The Shia militias, with thousands of battle-hardened fighters trained by Iran, would bring important extra firepower to what is expected to be the biggest battle in Iraq since the US-led invasion in 2003.
But their arrival on the battlefield in one of the most diverse parts of Iraq also creates worry for Western countries backing the Iraqi government offensive, who fear that the Shia fighters could alienate residents in mainly Sunni areas.
A spokesman for the paramilitary groups said the advance towards the Islamic State-held town of Tal Afar, about 55 km (35 miles) west of Mosul, would start within "a few days or hours".
If successful, the offensive would leave Islamic State fighters - and the 1.5 million civilians still living in Mosul - encircled by an advancing coalition of forces which seeks to crush the hardline Sunni militants in their Iraq stronghold.
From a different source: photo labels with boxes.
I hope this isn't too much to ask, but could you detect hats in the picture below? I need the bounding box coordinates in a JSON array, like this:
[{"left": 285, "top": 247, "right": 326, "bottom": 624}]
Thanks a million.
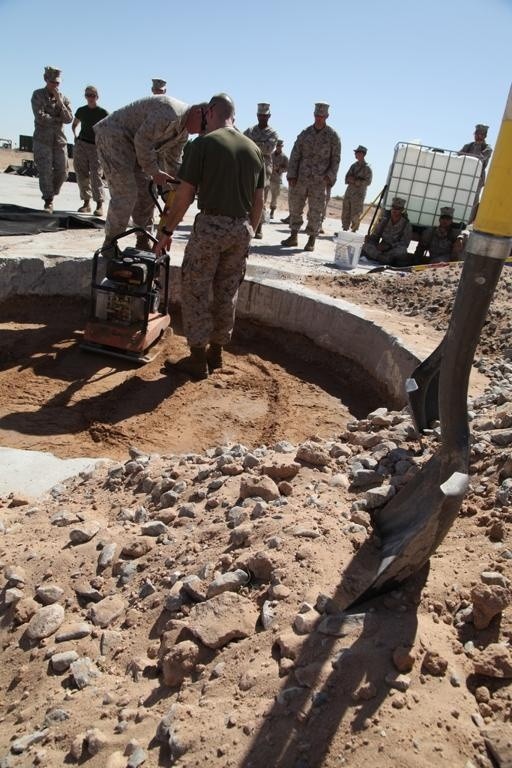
[
  {"left": 152, "top": 79, "right": 166, "bottom": 90},
  {"left": 314, "top": 103, "right": 328, "bottom": 117},
  {"left": 257, "top": 103, "right": 270, "bottom": 115},
  {"left": 353, "top": 145, "right": 367, "bottom": 152},
  {"left": 392, "top": 197, "right": 406, "bottom": 207},
  {"left": 476, "top": 124, "right": 489, "bottom": 133},
  {"left": 441, "top": 207, "right": 454, "bottom": 216},
  {"left": 276, "top": 140, "right": 284, "bottom": 147},
  {"left": 44, "top": 65, "right": 61, "bottom": 82}
]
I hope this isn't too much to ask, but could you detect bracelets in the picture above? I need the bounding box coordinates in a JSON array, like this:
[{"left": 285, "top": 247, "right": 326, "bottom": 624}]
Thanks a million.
[{"left": 161, "top": 225, "right": 173, "bottom": 237}]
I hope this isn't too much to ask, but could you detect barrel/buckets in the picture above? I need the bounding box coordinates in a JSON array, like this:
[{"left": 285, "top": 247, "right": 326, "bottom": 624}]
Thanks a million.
[{"left": 334, "top": 231, "right": 366, "bottom": 269}]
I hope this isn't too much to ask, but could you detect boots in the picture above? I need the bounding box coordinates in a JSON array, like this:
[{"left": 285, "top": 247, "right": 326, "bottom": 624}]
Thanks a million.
[
  {"left": 205, "top": 343, "right": 223, "bottom": 373},
  {"left": 78, "top": 200, "right": 91, "bottom": 212},
  {"left": 93, "top": 201, "right": 103, "bottom": 216},
  {"left": 256, "top": 208, "right": 325, "bottom": 250},
  {"left": 137, "top": 235, "right": 152, "bottom": 252},
  {"left": 377, "top": 254, "right": 393, "bottom": 264},
  {"left": 100, "top": 235, "right": 121, "bottom": 259},
  {"left": 44, "top": 198, "right": 53, "bottom": 211},
  {"left": 164, "top": 347, "right": 209, "bottom": 378}
]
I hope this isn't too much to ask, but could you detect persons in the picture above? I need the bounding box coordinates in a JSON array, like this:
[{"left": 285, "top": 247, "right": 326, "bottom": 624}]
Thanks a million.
[
  {"left": 459, "top": 124, "right": 493, "bottom": 224},
  {"left": 151, "top": 80, "right": 167, "bottom": 97},
  {"left": 411, "top": 207, "right": 470, "bottom": 265},
  {"left": 155, "top": 93, "right": 265, "bottom": 381},
  {"left": 341, "top": 145, "right": 372, "bottom": 232},
  {"left": 72, "top": 86, "right": 109, "bottom": 217},
  {"left": 244, "top": 100, "right": 342, "bottom": 252},
  {"left": 365, "top": 197, "right": 413, "bottom": 265},
  {"left": 31, "top": 66, "right": 73, "bottom": 215},
  {"left": 92, "top": 95, "right": 209, "bottom": 259}
]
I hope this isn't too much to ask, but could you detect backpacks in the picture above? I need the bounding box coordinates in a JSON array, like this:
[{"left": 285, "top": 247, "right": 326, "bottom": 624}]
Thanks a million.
[{"left": 385, "top": 210, "right": 409, "bottom": 236}]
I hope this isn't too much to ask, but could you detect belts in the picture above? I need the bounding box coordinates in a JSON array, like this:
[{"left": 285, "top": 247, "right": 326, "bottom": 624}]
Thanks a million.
[
  {"left": 201, "top": 207, "right": 249, "bottom": 218},
  {"left": 77, "top": 136, "right": 95, "bottom": 144}
]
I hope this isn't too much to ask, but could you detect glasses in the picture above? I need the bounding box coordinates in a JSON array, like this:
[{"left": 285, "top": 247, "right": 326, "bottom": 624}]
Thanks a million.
[
  {"left": 84, "top": 92, "right": 97, "bottom": 97},
  {"left": 440, "top": 215, "right": 452, "bottom": 220},
  {"left": 200, "top": 103, "right": 215, "bottom": 132}
]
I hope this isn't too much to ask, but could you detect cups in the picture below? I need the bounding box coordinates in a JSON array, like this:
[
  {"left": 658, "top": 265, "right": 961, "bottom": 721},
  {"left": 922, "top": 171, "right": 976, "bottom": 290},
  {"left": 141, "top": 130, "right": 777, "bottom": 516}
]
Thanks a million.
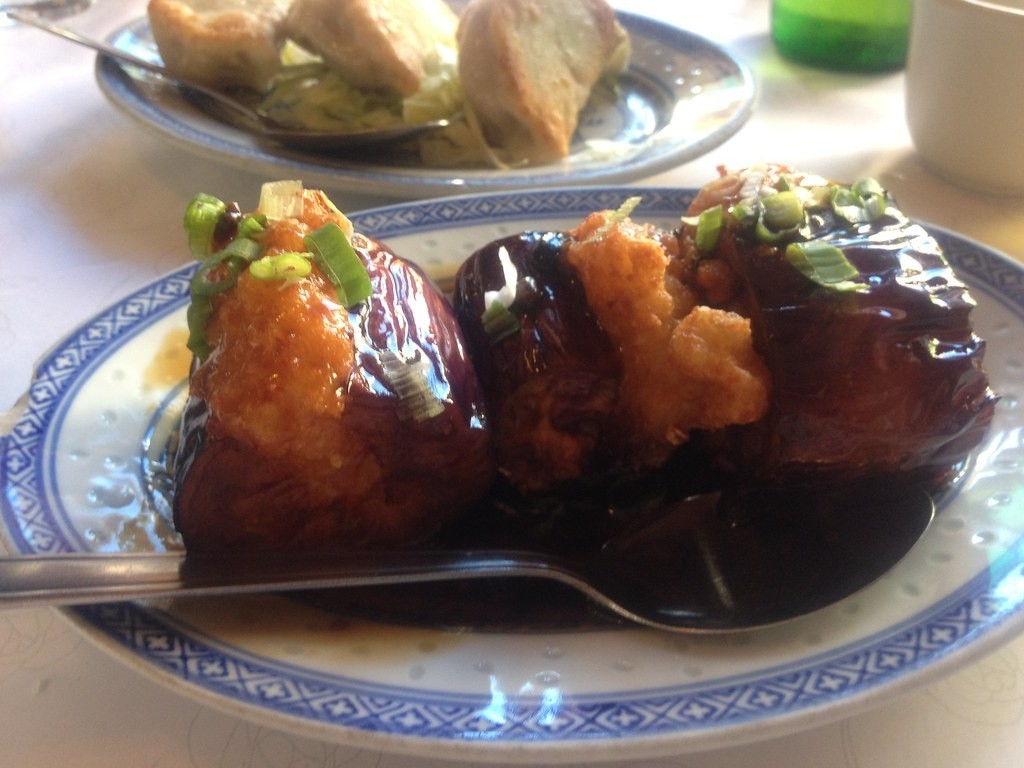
[
  {"left": 768, "top": 0, "right": 909, "bottom": 78},
  {"left": 907, "top": 0, "right": 1024, "bottom": 194}
]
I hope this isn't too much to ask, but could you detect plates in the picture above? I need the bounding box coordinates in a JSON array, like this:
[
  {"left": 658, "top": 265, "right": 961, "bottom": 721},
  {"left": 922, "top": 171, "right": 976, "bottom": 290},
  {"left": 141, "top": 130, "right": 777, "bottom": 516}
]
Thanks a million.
[
  {"left": 0, "top": 183, "right": 1021, "bottom": 768},
  {"left": 94, "top": 0, "right": 759, "bottom": 204}
]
Iraqi and Western military sources say there has been debate about whether or not to close off the western route in and out of Mosul. Leaving it open would offer Islamic State fighters a chance to retreat, potentially sparing civilians inside the city who might otherwise be trapped in a bloody fight to the finish.
Turkey's Foreign Minister Mevlut Cavusoglu said this week his country, which has troops deployed north of Mosul inside Iraqi territory, will take measures if there is an attack on Tal Afar.
As many as 50,000 Iraqi soldiers, police and Kurdish peshmerga fighters, backed by US-led air strikes and support on the ground, have advanced on Mosul for nearly two weeks from the south, north and east.
They have already recaptured scores of villages on the flat plains east of Mosul and along the Tigris river to the south of the city, Islamic State's last big bastion in Iraq.
Rights groups have called on Baghdad to keep the Shia militias away from the battlefield, accusing them of carrying out revenge killings and kidnappings in other areas freed from Islamic State. The militias and the Baghdad government say any such abuses were isolated incidents and not widespread.
The United Nations yesterday said Islamic State had abducted 8,000 families from around Mosul to use as human shields, and had killed 232 people near the city on Wednesday who refused to comply with orders.
Mosul and Raqqa, IS's main bastion in Syria, form the two symbolic capitals of a cross-border "caliphate" declared by the group's leader Abu Bakr al-Baghdadi from the pulpit of a Mosul mosque in August 2014.